- **Task description**:
Give the data again exactly, without its images.

- **Records supplied**:

───

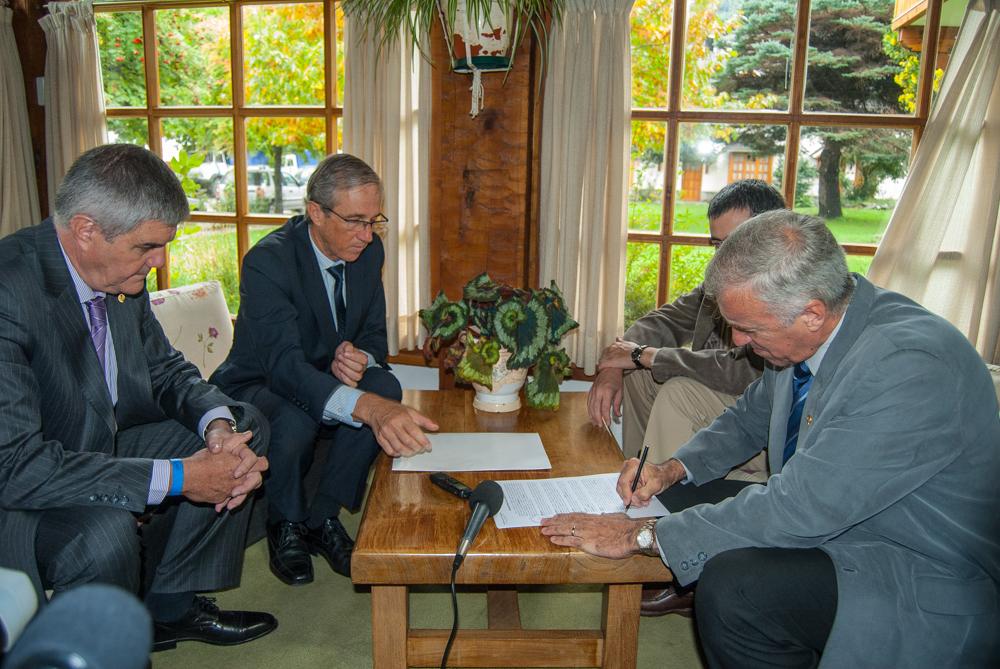 En la firma del convenio, de izquierda a derecha, Roberto Brunello, Leandro Bertoya, Gustavo Fernandez Capiet y Alejandro Moroni.
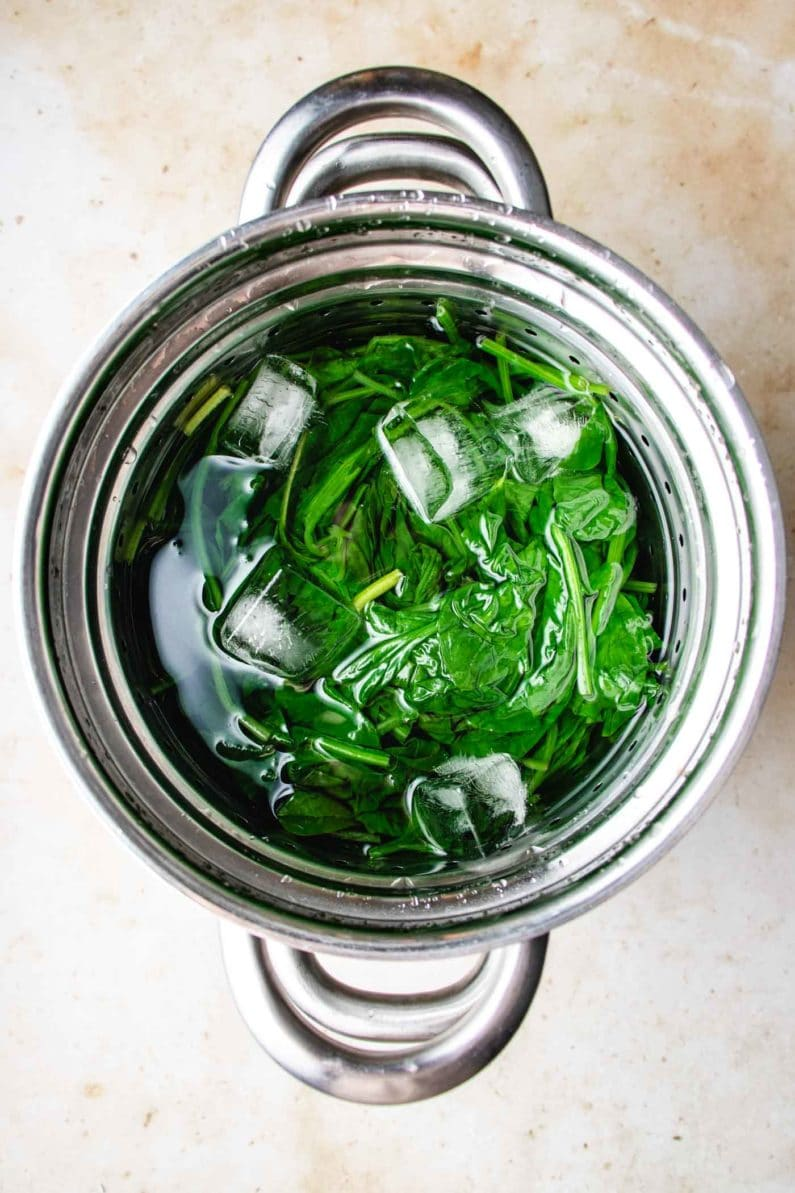 Blanched spinach in ice cod water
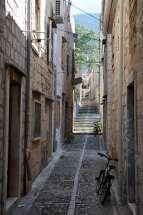 CROATIE - Ile de Vis Dans une ruelle de Komiza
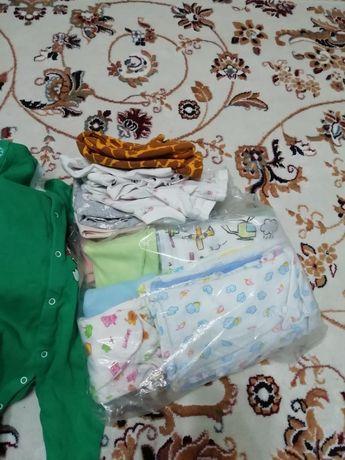 Отдам даром детские одежды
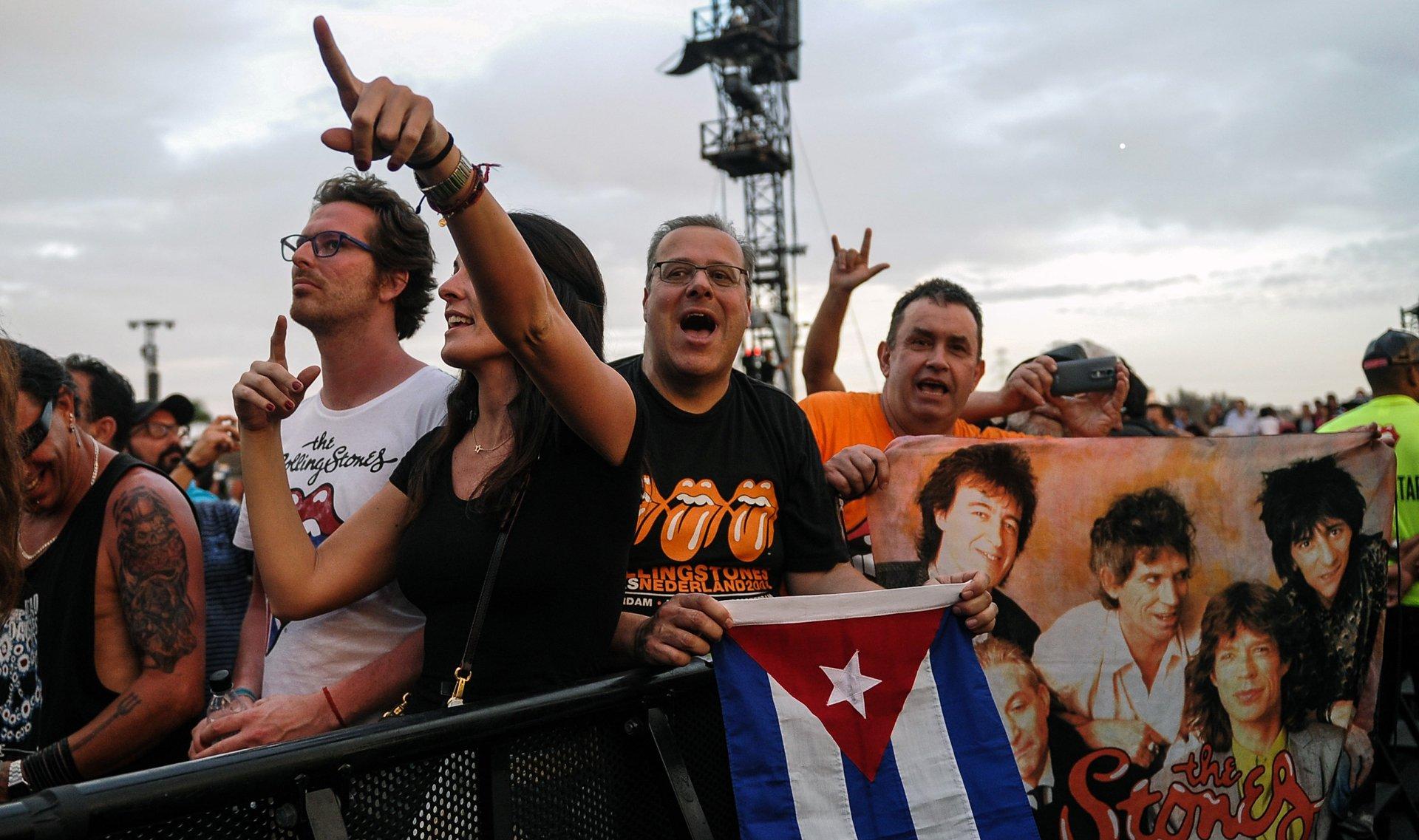 Muchos cubanos llevaron la bandera de su país y remeras de los Rolling Stones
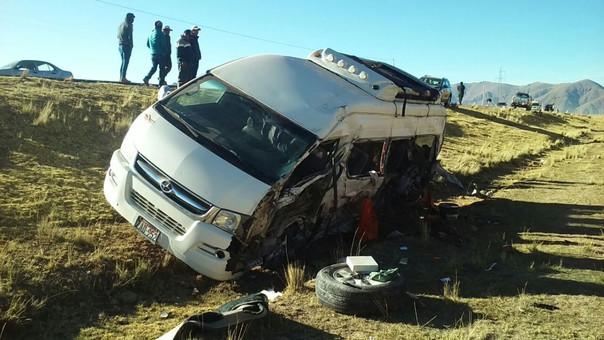 Puno: cinco personas fallecidas tras choque entre combi y camión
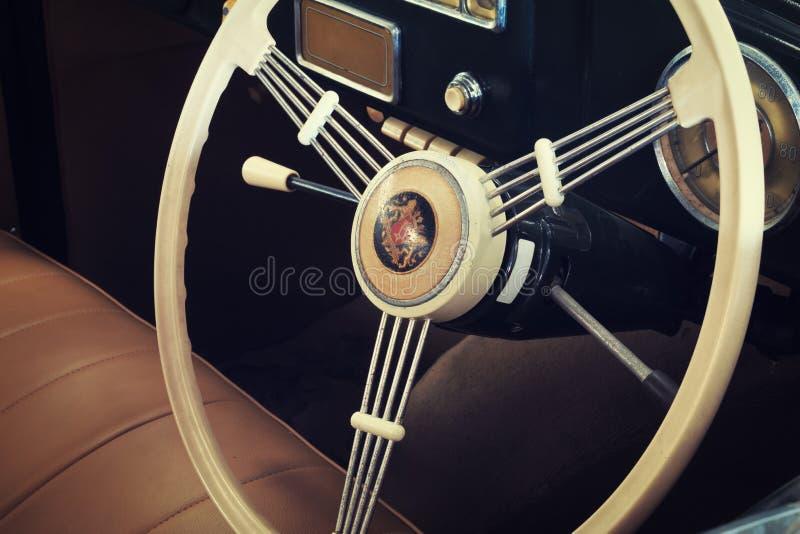 Close-up dos detalhes de carros do vintage, console do carro do vintage imagens de stock royalty free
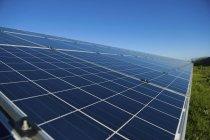 Nahaufnahme der Reihe der Solar-Panels im Freiland Solarparks. — Stockfoto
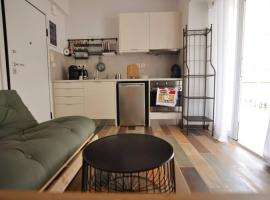 TOP STUDIO penthouse IMITTOU, hotel in Athens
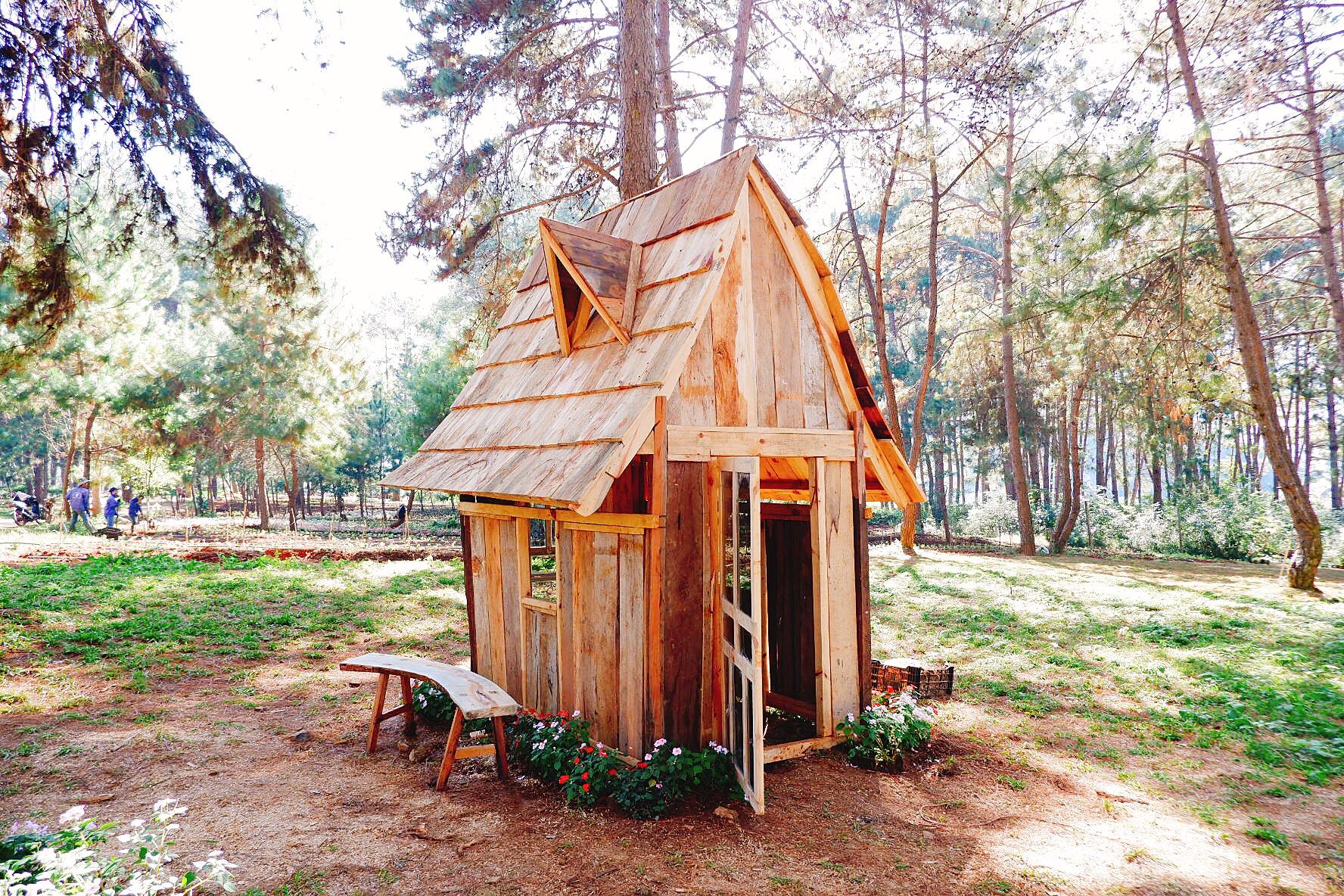 Ngôi nhà gỗ cổ tích của Chimi Farm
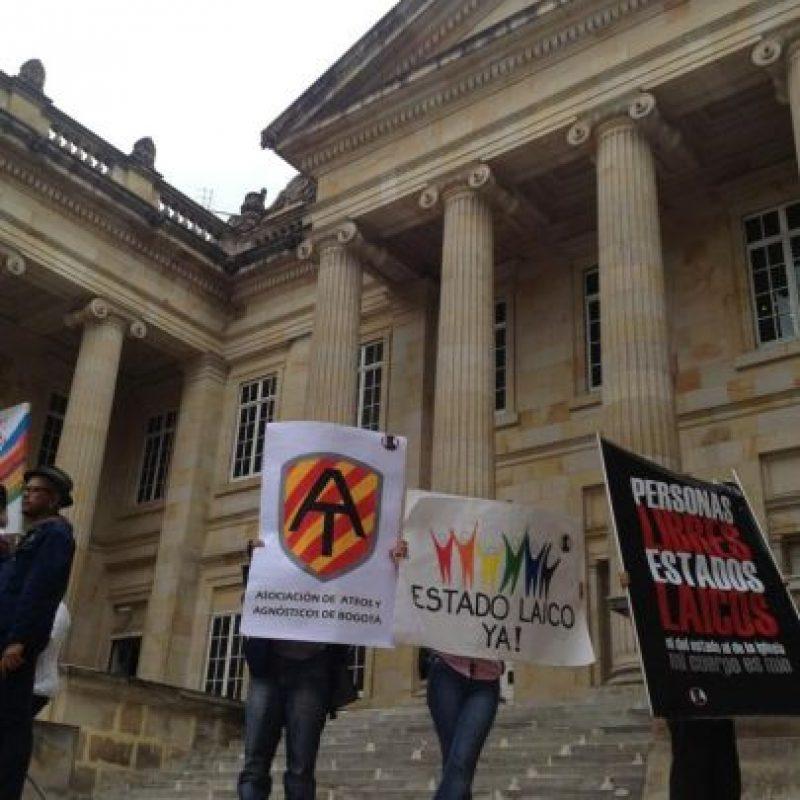 Al interior del congreso manifestantes pidieron un Estado Laico. Foto:Publimetro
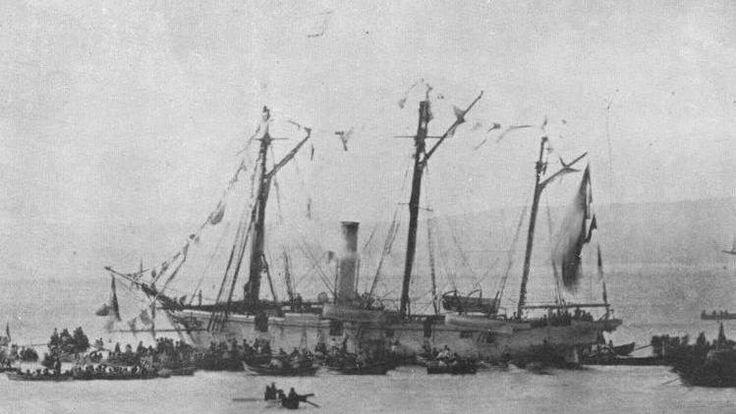 Recepción triunfal de la Goleta Covadonga en Valparaiso, luego de vencer a la Fragata Blindada Peruana Independencia, el 21 de Mayo de 1879, en Punta Gruesa.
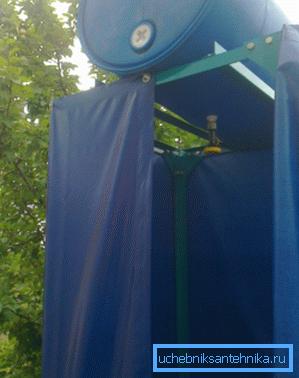 Установленный сборной душ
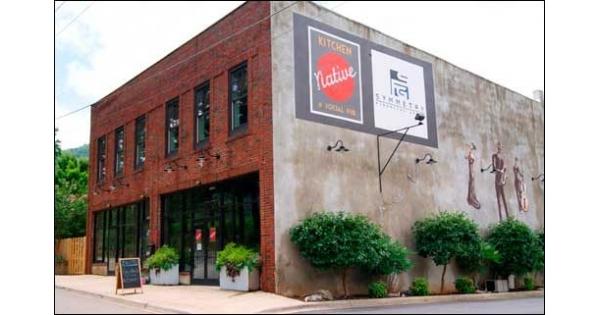 Social Pub Restaurant in Swannanoa, NC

───

- **Completed exercise**:
 En la firma del convenio, de izquierda a derecha, Roberto Brunello, Leandro Bertoya, Gustavo Fernandez Capiet y Alejandro Moroni.
 Blanched spinach in ice cod water
 CROATIE - Ile de Vis Dans une ruelle de Komiza
 Отдам даром детские одежды
 Muchos cubanos llevaron la bandera de su país y remeras de los Rolling Stones
 Puno: cinco personas fallecidas tras choque entre combi y camión
 Close-up dos detalhes de carros do vintage, console do carro do vintage imagens de stock royalty free
 Nahaufnahme der Reihe der Solar-Panels im Freiland Solarparks. — Stockfoto
 TOP STUDIO penthouse IMITTOU, hotel in Athens
 Ngôi nhà gỗ cổ tích của Chimi Farm
 Al interior del congreso manifestantes pidieron un Estado Laico. Foto:Publimetro
 Recepción triunfal de la Goleta Covadonga en Valparaiso, luego de vencer a la Fragata Blindada Peruana Independencia, el 21 de Mayo de 1879, en Punta Gruesa.
 Установленный сборной душ
 Social Pub Restaurant in Swannanoa, NC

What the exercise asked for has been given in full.